» **DATA RECORDS**:
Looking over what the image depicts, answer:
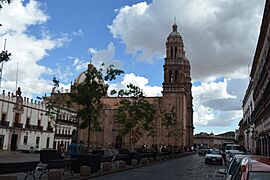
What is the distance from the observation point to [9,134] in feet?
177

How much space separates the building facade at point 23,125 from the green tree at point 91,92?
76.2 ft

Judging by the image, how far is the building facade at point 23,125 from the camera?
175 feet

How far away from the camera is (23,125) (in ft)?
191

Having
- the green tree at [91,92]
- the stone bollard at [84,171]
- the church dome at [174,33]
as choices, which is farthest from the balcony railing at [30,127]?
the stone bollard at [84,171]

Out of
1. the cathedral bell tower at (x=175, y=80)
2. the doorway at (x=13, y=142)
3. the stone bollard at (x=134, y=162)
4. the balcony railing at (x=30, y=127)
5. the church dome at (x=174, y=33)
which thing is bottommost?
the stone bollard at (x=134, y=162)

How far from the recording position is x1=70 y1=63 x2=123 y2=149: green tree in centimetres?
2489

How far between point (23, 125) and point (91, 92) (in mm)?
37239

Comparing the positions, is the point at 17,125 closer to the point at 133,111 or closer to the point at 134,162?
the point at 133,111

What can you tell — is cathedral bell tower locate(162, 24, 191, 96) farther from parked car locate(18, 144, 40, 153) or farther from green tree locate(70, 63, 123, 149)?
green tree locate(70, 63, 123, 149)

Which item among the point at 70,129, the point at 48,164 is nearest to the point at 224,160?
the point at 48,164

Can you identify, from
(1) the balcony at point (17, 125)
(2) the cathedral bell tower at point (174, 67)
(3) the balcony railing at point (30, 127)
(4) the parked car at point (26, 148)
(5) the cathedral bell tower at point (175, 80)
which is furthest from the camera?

...

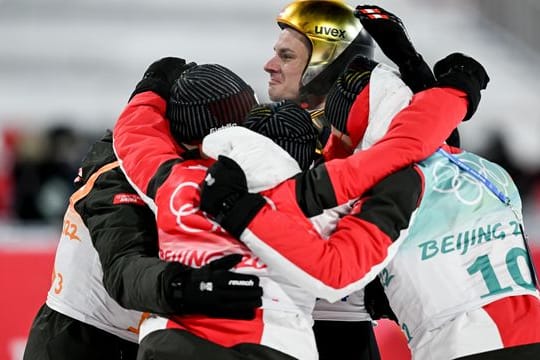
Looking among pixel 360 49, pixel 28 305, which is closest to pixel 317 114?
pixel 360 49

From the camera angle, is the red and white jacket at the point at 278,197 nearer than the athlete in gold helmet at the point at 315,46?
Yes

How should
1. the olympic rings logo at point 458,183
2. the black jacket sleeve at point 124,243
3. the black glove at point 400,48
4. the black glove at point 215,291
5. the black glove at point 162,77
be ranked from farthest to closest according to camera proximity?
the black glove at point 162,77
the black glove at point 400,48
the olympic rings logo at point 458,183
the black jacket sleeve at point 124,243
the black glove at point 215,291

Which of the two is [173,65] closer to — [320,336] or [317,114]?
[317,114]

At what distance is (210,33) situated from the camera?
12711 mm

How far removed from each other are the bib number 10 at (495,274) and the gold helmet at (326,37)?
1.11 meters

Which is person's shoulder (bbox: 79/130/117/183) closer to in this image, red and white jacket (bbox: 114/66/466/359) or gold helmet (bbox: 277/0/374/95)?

==

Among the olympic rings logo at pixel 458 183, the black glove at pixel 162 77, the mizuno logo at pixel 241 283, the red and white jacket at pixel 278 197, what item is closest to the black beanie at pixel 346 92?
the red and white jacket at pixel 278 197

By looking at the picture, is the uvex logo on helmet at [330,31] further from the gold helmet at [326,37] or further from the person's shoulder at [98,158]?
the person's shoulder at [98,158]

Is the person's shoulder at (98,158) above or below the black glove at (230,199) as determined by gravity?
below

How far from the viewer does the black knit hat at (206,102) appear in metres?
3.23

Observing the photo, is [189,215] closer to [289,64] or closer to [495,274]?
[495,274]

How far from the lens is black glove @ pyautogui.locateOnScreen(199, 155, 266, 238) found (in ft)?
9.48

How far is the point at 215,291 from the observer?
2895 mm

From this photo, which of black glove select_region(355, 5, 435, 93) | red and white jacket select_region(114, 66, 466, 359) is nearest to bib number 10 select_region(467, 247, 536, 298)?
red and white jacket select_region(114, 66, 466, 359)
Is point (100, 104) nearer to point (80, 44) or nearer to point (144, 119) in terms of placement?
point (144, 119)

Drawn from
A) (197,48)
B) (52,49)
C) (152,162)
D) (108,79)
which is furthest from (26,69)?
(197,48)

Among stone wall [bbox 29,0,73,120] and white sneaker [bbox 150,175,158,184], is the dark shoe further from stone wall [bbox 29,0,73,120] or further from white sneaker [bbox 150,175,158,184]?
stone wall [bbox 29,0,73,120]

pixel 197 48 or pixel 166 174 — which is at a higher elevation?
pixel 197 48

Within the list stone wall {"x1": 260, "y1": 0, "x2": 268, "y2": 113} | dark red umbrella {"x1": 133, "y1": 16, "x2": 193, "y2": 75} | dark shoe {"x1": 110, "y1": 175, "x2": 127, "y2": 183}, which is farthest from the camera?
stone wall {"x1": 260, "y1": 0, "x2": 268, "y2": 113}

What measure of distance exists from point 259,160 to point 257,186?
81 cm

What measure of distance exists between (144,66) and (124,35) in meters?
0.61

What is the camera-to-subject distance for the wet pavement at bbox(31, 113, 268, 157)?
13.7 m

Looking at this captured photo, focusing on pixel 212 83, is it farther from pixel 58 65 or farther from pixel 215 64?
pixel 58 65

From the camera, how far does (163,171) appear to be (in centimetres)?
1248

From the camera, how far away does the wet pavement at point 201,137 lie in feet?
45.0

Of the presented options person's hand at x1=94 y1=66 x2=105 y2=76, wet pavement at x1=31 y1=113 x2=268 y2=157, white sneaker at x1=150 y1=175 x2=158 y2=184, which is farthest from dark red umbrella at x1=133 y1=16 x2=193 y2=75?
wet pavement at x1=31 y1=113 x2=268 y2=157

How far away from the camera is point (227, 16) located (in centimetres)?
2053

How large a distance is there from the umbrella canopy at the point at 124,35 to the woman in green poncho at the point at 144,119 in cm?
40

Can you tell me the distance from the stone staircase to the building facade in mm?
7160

» **STATED PROBLEM**: Rewrite the data from the line with "Can you identify, from" to the line with "which is furthest from the camera?", putting "bell tower" wherever "cathedral bell tower" occurs and leaving everything else unchanged. Return only those lines.

» **EXERCISE RESPONSE**:
Can you identify, from
(1) the balcony at point (17, 125)
(2) the bell tower at point (174, 67)
(3) the balcony railing at point (30, 127)
(4) the parked car at point (26, 148)
(5) the bell tower at point (175, 80)
which is furthest from the camera?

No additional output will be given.